9. The fixing device according to claim 6, wherein the groove is angled relative to the recording medium conveyance direction and extends from the projection toward the fixing nip.

10. The fixing device according to claim 1, wherein the projection includes a rib.

11. The fixing device according to claim 1, wherein a longitudinal direction of the projection is angled relative to the recording medium conveyance direction.

12. The fixing device according to claim 1, wherein the separator is partially osmotically porous to move a droplet from a conveyance face of the separator over which the recording medium is conveyed to a non-conveyance face of the separator opposite the conveyance face.

13. The fixing device according to claim 12, wherein the non-conveyance face of the separator mounts bristles to absorb the droplet.

14. The fixing device according to claim 1, wherein the fixing rotary body includes a fixing belt and the pressing rotary body includes a pressure roller.

15. An image forming apparatus comprising the fixing device according to claim 1.

16. The fixing device according to claim 1, wherein a downstream end of the projection is directly on the conveyance face of the separator.

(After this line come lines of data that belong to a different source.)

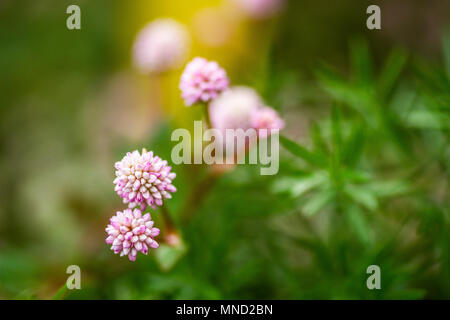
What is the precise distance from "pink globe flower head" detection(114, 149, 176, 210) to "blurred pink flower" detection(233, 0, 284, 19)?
3.46ft

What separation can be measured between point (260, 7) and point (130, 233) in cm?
112

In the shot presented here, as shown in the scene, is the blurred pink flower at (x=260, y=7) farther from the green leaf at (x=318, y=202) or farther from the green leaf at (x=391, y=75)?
the green leaf at (x=318, y=202)

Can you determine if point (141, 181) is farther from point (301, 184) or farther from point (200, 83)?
point (301, 184)

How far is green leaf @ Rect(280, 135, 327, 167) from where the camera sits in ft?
2.36

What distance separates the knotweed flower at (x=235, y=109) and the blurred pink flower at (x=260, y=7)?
590 millimetres

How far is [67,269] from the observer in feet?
3.33

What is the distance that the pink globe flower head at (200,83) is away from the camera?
0.68 meters

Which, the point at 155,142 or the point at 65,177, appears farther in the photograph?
the point at 65,177

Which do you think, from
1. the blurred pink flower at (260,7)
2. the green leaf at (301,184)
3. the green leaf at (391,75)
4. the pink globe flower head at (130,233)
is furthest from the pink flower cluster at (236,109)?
the blurred pink flower at (260,7)

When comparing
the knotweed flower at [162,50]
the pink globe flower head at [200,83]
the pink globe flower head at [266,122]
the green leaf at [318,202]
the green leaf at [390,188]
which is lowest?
the green leaf at [318,202]

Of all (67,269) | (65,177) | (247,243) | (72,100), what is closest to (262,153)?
(247,243)

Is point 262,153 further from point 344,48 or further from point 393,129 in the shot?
point 344,48

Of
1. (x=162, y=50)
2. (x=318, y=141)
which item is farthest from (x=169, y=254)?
(x=162, y=50)
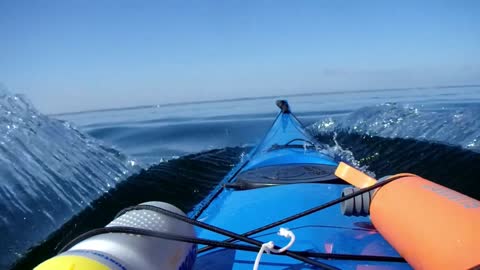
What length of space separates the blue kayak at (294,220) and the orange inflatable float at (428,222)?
0.71 ft

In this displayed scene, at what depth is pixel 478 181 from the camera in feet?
15.4

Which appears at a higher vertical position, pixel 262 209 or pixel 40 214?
pixel 262 209

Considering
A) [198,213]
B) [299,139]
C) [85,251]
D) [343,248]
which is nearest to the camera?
[85,251]

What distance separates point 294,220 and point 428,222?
1.10 m

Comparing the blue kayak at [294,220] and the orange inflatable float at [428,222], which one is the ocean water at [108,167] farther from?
the orange inflatable float at [428,222]

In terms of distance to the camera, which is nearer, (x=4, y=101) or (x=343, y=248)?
(x=343, y=248)

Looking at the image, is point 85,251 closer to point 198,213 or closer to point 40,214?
point 198,213

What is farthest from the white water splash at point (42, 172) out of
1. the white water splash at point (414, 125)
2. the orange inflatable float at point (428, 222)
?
the white water splash at point (414, 125)

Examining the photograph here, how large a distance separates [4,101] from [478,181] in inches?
257

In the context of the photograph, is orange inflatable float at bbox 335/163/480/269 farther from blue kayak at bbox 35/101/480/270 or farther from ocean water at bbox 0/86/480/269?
ocean water at bbox 0/86/480/269

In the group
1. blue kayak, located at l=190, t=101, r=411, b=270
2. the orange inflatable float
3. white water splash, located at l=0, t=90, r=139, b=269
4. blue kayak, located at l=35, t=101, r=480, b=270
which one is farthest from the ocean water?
the orange inflatable float

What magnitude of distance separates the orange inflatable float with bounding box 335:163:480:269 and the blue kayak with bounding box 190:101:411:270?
0.21m

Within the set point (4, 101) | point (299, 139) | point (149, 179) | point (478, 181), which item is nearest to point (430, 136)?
point (478, 181)

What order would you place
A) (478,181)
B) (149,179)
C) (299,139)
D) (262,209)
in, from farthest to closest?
(149,179)
(299,139)
(478,181)
(262,209)
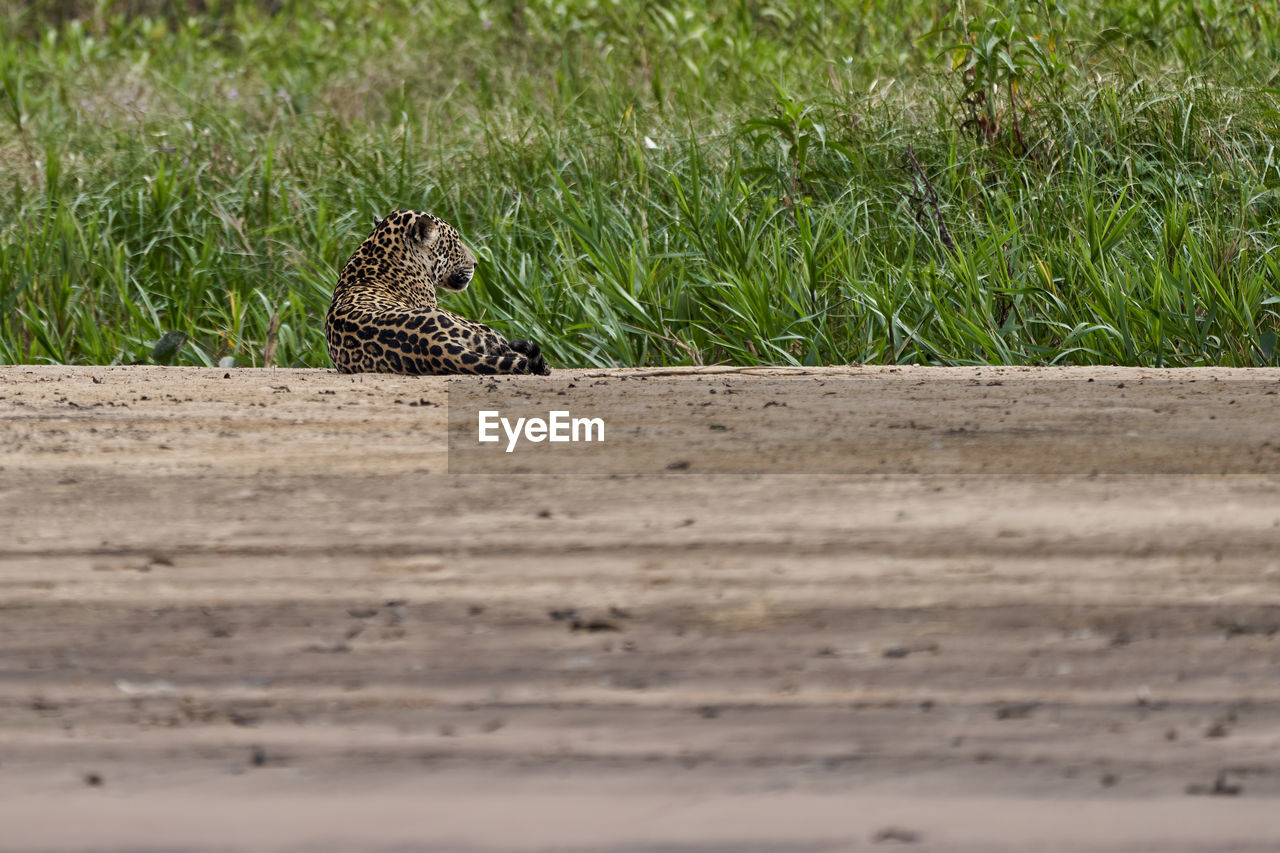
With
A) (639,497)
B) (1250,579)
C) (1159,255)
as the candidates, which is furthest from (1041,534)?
(1159,255)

17. A fixing device comprising:

a fixing rotary body configured to be rotatable in a given direction of rotation;

a heater, opposite the fixing rotary body, configured to heat the fixing rotary body;

a pressing rotary body contacting the fixing rotary body configured to form a fixing nip therebetween through which a recording medium is conveyed; and

a separator downstream from the fixing nip in a recording medium conveyance direction configured to separate the recording medium from one of the fixing rotary body and the pressing rotary body,

the separator including:

a conveyance face over which the recording medium is conveyed;

an upstream edge opposite the fixing nip;

a projection mounted on the conveyance face,

wherein a most upstream end of the projection is opposite the fixing nip and projects beyond the upstream edge of the separator toward the fixing nip,

wherein a most downstream end of the projection is on and projects outwardly from the conveyance face of the separator, and

wherein the separator is partially osmotically porous to move a droplet from a conveyance face of the separator over which the recording medium is conveyed to a non-conveyance face of the separator opposite the conveyance face.